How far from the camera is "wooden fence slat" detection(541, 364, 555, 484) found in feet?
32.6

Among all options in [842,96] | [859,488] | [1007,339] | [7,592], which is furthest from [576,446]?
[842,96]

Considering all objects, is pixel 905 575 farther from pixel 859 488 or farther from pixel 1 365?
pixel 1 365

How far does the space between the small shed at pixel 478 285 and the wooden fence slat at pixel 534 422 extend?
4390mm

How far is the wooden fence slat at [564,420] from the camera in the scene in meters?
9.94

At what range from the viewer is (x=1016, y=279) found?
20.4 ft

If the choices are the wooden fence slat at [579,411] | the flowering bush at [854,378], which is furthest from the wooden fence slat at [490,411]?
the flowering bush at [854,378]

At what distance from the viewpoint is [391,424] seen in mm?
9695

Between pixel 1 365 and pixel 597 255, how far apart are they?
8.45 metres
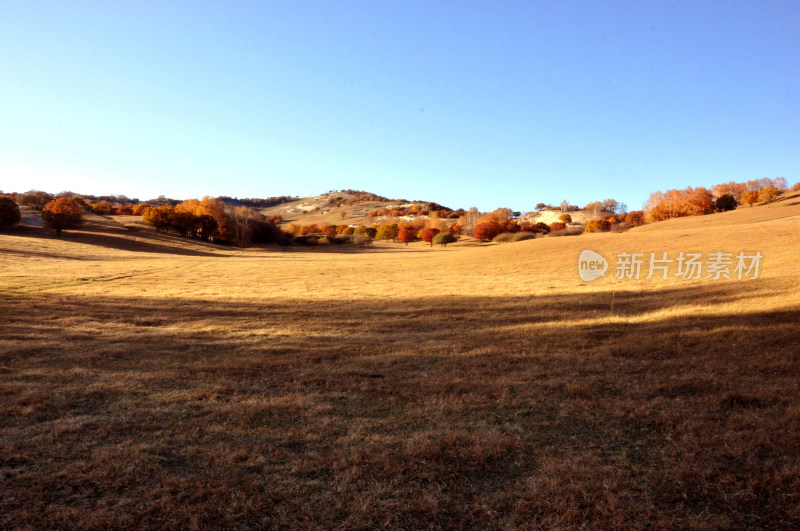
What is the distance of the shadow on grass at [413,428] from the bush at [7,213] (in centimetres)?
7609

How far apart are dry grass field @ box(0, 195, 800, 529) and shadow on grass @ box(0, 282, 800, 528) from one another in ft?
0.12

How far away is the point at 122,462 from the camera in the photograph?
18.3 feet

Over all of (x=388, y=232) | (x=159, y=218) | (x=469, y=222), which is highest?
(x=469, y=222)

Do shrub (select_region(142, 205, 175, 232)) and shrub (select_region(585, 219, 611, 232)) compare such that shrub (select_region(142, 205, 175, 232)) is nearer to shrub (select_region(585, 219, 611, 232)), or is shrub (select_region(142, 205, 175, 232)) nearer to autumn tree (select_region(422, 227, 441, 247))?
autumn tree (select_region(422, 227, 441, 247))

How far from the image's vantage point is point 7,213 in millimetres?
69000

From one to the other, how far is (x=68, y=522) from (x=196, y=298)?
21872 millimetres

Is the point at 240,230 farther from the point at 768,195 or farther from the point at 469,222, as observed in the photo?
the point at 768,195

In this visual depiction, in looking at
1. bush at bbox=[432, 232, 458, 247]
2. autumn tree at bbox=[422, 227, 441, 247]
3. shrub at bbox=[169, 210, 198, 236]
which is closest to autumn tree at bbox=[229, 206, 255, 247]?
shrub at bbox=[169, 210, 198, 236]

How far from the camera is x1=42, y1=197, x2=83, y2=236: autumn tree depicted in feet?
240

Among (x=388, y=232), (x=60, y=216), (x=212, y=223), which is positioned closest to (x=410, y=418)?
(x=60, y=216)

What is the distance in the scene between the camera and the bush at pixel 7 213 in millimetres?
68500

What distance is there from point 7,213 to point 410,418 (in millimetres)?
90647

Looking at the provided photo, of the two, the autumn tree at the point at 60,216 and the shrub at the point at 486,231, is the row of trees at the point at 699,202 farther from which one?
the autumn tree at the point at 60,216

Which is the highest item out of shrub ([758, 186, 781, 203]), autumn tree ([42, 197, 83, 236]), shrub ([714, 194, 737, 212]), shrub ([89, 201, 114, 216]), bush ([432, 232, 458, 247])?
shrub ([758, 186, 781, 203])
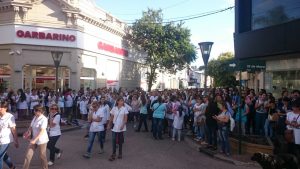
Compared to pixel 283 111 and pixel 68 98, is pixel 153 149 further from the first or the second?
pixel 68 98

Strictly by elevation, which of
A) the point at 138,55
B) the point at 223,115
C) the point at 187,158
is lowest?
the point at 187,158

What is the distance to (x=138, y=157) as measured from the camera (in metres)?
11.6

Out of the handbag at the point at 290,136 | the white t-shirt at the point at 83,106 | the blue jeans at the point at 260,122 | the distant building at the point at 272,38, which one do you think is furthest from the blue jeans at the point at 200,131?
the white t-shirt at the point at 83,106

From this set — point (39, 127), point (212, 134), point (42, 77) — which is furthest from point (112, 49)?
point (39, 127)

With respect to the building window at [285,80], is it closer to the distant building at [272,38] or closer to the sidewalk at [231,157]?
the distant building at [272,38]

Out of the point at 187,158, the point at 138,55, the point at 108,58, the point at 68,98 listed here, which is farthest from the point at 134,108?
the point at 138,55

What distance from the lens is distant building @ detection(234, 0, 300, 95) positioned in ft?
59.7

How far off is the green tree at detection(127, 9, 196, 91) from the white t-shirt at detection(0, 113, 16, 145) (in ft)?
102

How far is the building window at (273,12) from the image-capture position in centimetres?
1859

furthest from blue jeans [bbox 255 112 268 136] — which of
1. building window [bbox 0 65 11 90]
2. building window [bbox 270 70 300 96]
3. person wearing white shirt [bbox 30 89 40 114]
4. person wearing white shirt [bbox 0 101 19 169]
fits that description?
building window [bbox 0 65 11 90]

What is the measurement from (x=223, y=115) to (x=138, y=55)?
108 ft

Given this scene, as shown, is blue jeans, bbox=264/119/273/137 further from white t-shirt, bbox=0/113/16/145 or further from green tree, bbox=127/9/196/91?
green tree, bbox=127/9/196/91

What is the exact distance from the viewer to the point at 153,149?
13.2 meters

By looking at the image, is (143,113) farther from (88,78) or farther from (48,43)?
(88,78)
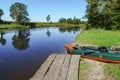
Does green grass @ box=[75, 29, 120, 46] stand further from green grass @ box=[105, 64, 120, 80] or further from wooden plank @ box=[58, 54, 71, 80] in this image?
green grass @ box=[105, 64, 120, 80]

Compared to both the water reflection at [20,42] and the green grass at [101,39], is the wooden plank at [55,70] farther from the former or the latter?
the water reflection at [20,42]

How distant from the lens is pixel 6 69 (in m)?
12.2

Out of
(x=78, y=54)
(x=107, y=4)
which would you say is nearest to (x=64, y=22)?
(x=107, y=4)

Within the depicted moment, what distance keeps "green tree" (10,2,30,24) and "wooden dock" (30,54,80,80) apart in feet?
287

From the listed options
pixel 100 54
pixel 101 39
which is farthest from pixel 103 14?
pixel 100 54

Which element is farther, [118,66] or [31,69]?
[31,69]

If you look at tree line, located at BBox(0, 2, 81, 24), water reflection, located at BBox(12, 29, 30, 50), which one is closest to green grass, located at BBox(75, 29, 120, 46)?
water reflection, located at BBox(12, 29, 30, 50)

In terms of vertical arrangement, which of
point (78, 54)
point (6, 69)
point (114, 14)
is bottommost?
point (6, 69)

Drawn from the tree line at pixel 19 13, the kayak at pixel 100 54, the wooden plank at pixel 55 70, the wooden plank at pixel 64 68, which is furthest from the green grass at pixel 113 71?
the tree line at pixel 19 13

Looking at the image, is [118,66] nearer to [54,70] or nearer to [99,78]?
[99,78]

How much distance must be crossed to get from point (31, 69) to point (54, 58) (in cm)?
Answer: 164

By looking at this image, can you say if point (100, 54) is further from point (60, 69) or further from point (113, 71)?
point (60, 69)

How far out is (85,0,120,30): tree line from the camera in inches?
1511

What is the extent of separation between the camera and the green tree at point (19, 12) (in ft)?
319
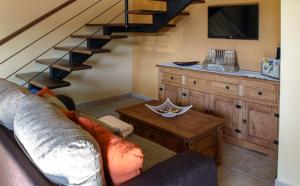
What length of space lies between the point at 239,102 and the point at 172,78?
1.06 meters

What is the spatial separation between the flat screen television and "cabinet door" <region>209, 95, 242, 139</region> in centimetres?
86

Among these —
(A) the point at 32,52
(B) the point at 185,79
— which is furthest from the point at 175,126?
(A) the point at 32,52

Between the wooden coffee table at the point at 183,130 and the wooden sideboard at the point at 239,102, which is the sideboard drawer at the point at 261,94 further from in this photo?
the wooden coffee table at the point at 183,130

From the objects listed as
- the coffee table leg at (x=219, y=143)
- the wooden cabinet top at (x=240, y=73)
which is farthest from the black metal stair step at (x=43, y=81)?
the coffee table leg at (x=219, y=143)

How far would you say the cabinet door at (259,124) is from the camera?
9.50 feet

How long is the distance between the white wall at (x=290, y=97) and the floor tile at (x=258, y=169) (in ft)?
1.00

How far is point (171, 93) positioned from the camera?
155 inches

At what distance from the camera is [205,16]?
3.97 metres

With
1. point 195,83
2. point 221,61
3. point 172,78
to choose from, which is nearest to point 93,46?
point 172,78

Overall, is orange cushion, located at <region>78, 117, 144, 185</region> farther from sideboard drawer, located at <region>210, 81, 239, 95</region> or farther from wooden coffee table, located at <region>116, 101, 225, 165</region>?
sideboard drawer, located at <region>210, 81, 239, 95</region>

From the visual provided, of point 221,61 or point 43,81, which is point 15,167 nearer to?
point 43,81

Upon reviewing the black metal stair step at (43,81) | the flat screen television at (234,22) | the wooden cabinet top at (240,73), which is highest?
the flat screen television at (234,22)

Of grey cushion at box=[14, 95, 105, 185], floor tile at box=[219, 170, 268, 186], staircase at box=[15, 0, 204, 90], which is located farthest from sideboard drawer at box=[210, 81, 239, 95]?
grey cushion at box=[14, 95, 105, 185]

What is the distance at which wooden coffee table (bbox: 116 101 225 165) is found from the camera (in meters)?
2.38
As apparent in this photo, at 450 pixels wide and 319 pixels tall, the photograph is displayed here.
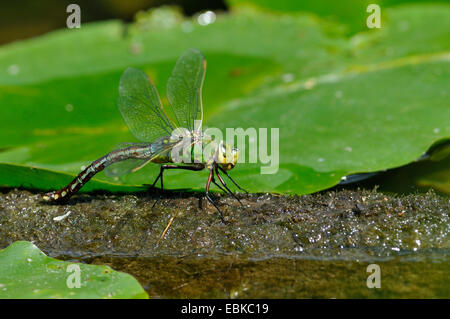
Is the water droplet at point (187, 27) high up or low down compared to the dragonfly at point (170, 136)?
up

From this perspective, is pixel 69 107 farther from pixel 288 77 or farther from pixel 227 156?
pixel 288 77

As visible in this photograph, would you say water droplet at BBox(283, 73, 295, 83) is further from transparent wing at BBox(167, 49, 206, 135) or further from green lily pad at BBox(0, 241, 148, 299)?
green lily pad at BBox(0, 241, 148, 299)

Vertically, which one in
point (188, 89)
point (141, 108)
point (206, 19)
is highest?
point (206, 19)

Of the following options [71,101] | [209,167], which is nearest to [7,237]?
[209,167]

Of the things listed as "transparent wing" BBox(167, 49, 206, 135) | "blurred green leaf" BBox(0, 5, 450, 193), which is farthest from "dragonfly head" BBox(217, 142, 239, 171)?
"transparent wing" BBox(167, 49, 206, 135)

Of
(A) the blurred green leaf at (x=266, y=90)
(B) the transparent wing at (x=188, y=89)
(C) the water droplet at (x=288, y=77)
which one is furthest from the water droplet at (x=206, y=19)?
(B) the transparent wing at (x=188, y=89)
-- -- --
Work to be completed. Retype the entries word for word, from the line containing "By looking at this" through the line containing "1.06 meters", including both of those lines. Leave out any picture placeholders.

Solution to the problem.
By looking at this image, can you say if point (100, 54) is further from point (60, 69) or further from point (113, 71)?
point (60, 69)

How far out is (85,0,120,30): tree line from the camera in inches?
1511

What is the extent of separation between the camera and the green tree at point (19, 12) (in ft)?
319
What length of space lies between the point at 239,102 and the point at 172,78?
1.06 meters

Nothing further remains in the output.